Step 5: Completing Due Diligence

The contract period begins once the seller accepts your offer. This period provides time to look more closely at the property and make sure you understand what you’re getting. Your due diligence research may include:

  • An inspection to confirm the physical condition of the property.
  • An appraisal to confirm the value of the property. 
  • A survey to confirm the geographic boundaries of the property.
  • A title search to confirm that the seller has the legal right to transfer ownership and that there are no known liens or claims of ownership from third parties.

You may also want to discuss the purchase with a tax accountant as rental properties influence income taxes. On one hand, your rental income may be taxed. However, investment property owners can claim deductions for items like mortgage interest, property taxes, and depreciation expenses, which help reduce income tax liability.

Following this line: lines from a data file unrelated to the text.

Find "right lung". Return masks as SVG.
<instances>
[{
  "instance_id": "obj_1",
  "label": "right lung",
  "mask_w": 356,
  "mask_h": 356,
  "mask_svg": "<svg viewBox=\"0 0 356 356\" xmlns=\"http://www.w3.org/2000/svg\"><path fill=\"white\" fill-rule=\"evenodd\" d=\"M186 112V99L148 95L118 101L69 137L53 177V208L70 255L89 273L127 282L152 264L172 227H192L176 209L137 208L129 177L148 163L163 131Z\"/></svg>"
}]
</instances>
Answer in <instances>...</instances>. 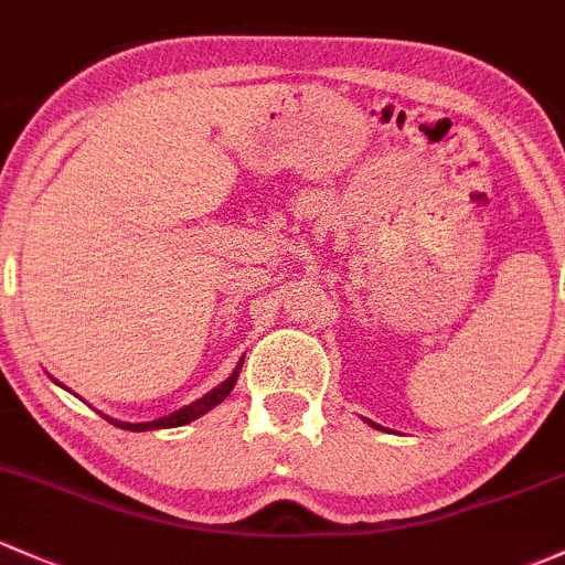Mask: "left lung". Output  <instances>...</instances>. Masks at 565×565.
<instances>
[{"instance_id":"1","label":"left lung","mask_w":565,"mask_h":565,"mask_svg":"<svg viewBox=\"0 0 565 565\" xmlns=\"http://www.w3.org/2000/svg\"><path fill=\"white\" fill-rule=\"evenodd\" d=\"M366 423H372V420H366ZM372 426H374V423H372ZM374 428H377V426H374Z\"/></svg>"}]
</instances>
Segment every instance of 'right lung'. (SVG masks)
<instances>
[{
	"mask_svg": "<svg viewBox=\"0 0 565 565\" xmlns=\"http://www.w3.org/2000/svg\"><path fill=\"white\" fill-rule=\"evenodd\" d=\"M242 361H245V358H239V363H236V369L232 372V377L223 380L221 385L212 387L210 393H204V396L196 398V402H193V404H188V406H183V409L172 412V415H167V417H159V420H150V423H124V420H113V417H107V415H105V417L113 423V426H118V428H124V430H156V428H178V426H185V423H191V420H196V417L207 415L212 406L221 404L223 398H226L228 393L234 391L236 377H239Z\"/></svg>",
	"mask_w": 565,
	"mask_h": 565,
	"instance_id": "1",
	"label": "right lung"
}]
</instances>
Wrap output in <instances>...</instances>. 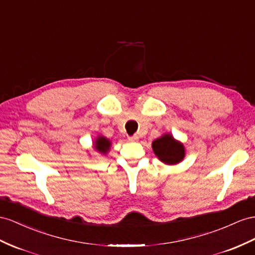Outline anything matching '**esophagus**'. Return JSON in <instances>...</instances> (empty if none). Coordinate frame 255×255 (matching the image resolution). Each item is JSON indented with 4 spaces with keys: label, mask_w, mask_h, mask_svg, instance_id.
<instances>
[{
    "label": "esophagus",
    "mask_w": 255,
    "mask_h": 255,
    "mask_svg": "<svg viewBox=\"0 0 255 255\" xmlns=\"http://www.w3.org/2000/svg\"><path fill=\"white\" fill-rule=\"evenodd\" d=\"M128 140L130 141V142H136V141H139V136L138 135H132V136H129L128 138Z\"/></svg>",
    "instance_id": "1"
}]
</instances>
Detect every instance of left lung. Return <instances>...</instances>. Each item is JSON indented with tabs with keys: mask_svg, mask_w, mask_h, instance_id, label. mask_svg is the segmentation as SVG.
Segmentation results:
<instances>
[{
	"mask_svg": "<svg viewBox=\"0 0 255 255\" xmlns=\"http://www.w3.org/2000/svg\"><path fill=\"white\" fill-rule=\"evenodd\" d=\"M153 152L165 165H177L185 157V146L171 133H164L152 142Z\"/></svg>",
	"mask_w": 255,
	"mask_h": 255,
	"instance_id": "8db88e82",
	"label": "left lung"
}]
</instances>
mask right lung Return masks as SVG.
Returning a JSON list of instances; mask_svg holds the SVG:
<instances>
[{"label": "right lung", "mask_w": 255, "mask_h": 255, "mask_svg": "<svg viewBox=\"0 0 255 255\" xmlns=\"http://www.w3.org/2000/svg\"><path fill=\"white\" fill-rule=\"evenodd\" d=\"M111 145H112V142H111L107 136H104L102 134L98 135L93 143V147L98 153H100L102 155H107L110 152Z\"/></svg>", "instance_id": "obj_1"}]
</instances>
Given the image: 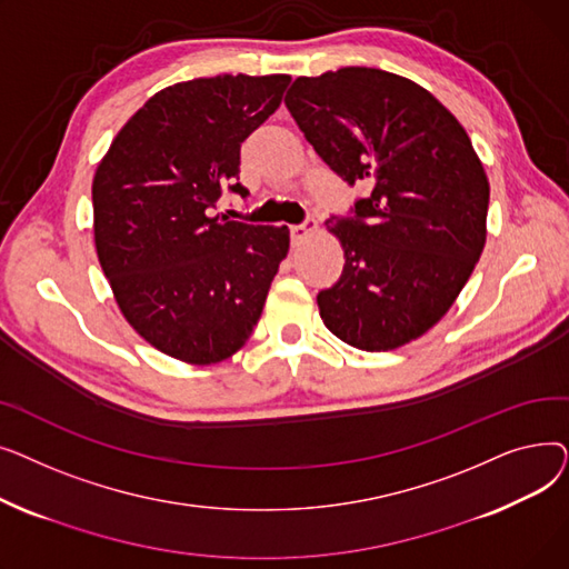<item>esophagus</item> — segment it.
I'll list each match as a JSON object with an SVG mask.
<instances>
[{
  "instance_id": "1",
  "label": "esophagus",
  "mask_w": 569,
  "mask_h": 569,
  "mask_svg": "<svg viewBox=\"0 0 569 569\" xmlns=\"http://www.w3.org/2000/svg\"><path fill=\"white\" fill-rule=\"evenodd\" d=\"M316 230V219H307V221H302V223H295V226H290V237H292V242H302V239L307 237V234H311Z\"/></svg>"
}]
</instances>
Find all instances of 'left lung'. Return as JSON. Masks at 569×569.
<instances>
[{"label":"left lung","mask_w":569,"mask_h":569,"mask_svg":"<svg viewBox=\"0 0 569 569\" xmlns=\"http://www.w3.org/2000/svg\"><path fill=\"white\" fill-rule=\"evenodd\" d=\"M286 106L316 154L369 189L327 219L346 264L318 292L325 327L369 352L422 337L487 242L489 179L466 129L425 87L367 67L297 78Z\"/></svg>","instance_id":"obj_1"}]
</instances>
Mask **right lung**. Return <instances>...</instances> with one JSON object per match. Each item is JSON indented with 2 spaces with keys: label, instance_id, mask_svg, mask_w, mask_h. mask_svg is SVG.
I'll return each mask as SVG.
<instances>
[{
  "label": "right lung",
  "instance_id": "1",
  "mask_svg": "<svg viewBox=\"0 0 569 569\" xmlns=\"http://www.w3.org/2000/svg\"><path fill=\"white\" fill-rule=\"evenodd\" d=\"M290 76H217L161 89L122 127L92 182L94 244L119 311L189 365L247 343L290 247L286 226L209 217L247 196L239 147L281 106Z\"/></svg>",
  "mask_w": 569,
  "mask_h": 569
}]
</instances>
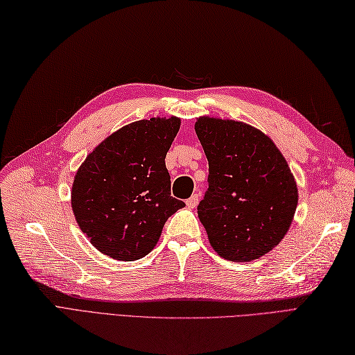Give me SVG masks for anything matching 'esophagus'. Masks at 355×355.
<instances>
[{
  "label": "esophagus",
  "mask_w": 355,
  "mask_h": 355,
  "mask_svg": "<svg viewBox=\"0 0 355 355\" xmlns=\"http://www.w3.org/2000/svg\"><path fill=\"white\" fill-rule=\"evenodd\" d=\"M198 202H199V195L195 193V195H192V196H190V198L187 199L186 205H187L189 208H195V207L198 205Z\"/></svg>",
  "instance_id": "1"
}]
</instances>
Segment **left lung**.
<instances>
[{
    "label": "left lung",
    "instance_id": "1",
    "mask_svg": "<svg viewBox=\"0 0 355 355\" xmlns=\"http://www.w3.org/2000/svg\"><path fill=\"white\" fill-rule=\"evenodd\" d=\"M195 132L208 160V190L198 217L217 255L248 262L284 240L298 189L284 154L257 127L199 116Z\"/></svg>",
    "mask_w": 355,
    "mask_h": 355
}]
</instances>
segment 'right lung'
<instances>
[{
    "label": "right lung",
    "instance_id": "obj_1",
    "mask_svg": "<svg viewBox=\"0 0 355 355\" xmlns=\"http://www.w3.org/2000/svg\"><path fill=\"white\" fill-rule=\"evenodd\" d=\"M178 116H153L109 135L83 162L71 186L80 231L103 255L141 259L156 246L168 217L184 207L171 196L166 153Z\"/></svg>",
    "mask_w": 355,
    "mask_h": 355
}]
</instances>
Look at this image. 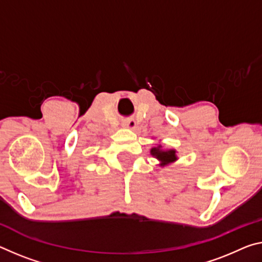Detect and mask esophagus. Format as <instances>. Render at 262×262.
Masks as SVG:
<instances>
[{
	"instance_id": "34e87169",
	"label": "esophagus",
	"mask_w": 262,
	"mask_h": 262,
	"mask_svg": "<svg viewBox=\"0 0 262 262\" xmlns=\"http://www.w3.org/2000/svg\"><path fill=\"white\" fill-rule=\"evenodd\" d=\"M122 127L123 128H127V129H135L136 128V122L134 120H127V121H123L122 122Z\"/></svg>"
}]
</instances>
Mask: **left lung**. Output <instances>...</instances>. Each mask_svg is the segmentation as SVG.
I'll use <instances>...</instances> for the list:
<instances>
[{
  "label": "left lung",
  "instance_id": "8db88e82",
  "mask_svg": "<svg viewBox=\"0 0 262 262\" xmlns=\"http://www.w3.org/2000/svg\"><path fill=\"white\" fill-rule=\"evenodd\" d=\"M150 154L152 157L160 162V167H167V165L173 163L178 160L177 151L175 149H162L161 144H157L156 147L150 149Z\"/></svg>",
  "mask_w": 262,
  "mask_h": 262
}]
</instances>
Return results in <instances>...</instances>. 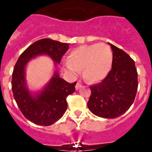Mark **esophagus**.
<instances>
[{
	"label": "esophagus",
	"instance_id": "esophagus-1",
	"mask_svg": "<svg viewBox=\"0 0 152 152\" xmlns=\"http://www.w3.org/2000/svg\"><path fill=\"white\" fill-rule=\"evenodd\" d=\"M81 88V84L80 83H79V82H77V84H76V90H78V89H80Z\"/></svg>",
	"mask_w": 152,
	"mask_h": 152
}]
</instances>
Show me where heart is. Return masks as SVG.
<instances>
[{"label":"heart","instance_id":"obj_1","mask_svg":"<svg viewBox=\"0 0 152 152\" xmlns=\"http://www.w3.org/2000/svg\"><path fill=\"white\" fill-rule=\"evenodd\" d=\"M113 54L105 43L84 45L74 48L64 64L66 70L76 76L82 69V74L89 82L96 83L104 80L112 68Z\"/></svg>","mask_w":152,"mask_h":152}]
</instances>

Step 6: Securing Financing for Your Investment Property to Close the Deal

If you have been pre-approved by a lender, getting a mortgage simply requires some paperwork with supporting documents confirming your readiness to move forward with the purchase, including:

  • The signed purchase contract,  
  • The completed appraisal
  • The property inspection report
  • Your homeowner's insurance policy (plus any required specialty policies, such as flood insurance)
  • Title certification

How to Buy a Rental Property with Alternative Financing

Traditional mortgage loans are not the only option for financing rental properties. Alternative financing strategies for real estate investments include:

  • Seller financing, in which the seller serves as the lender, loaning money to the buyer.
  • Private money lenders, such as family, friends, or investors willing to loan you money. 
  • Hard money loans, which are short-term loans with comparatively high interest rates. Hard money loans must be replaced with long-term financing before they mature if you plan to hold the property past that date.
  • Home equity loans or HELOCs, which allow you to borrow against the equity in another home you may own, using that other property as collateral for the loan.

The Bottom Line

Buying a rental property is a significant investment that requires careful planning, financial preparation, and thorough market research. By understanding the local rental market, setting clear financial goals, and exploring all available financing options, you can position your new property for success.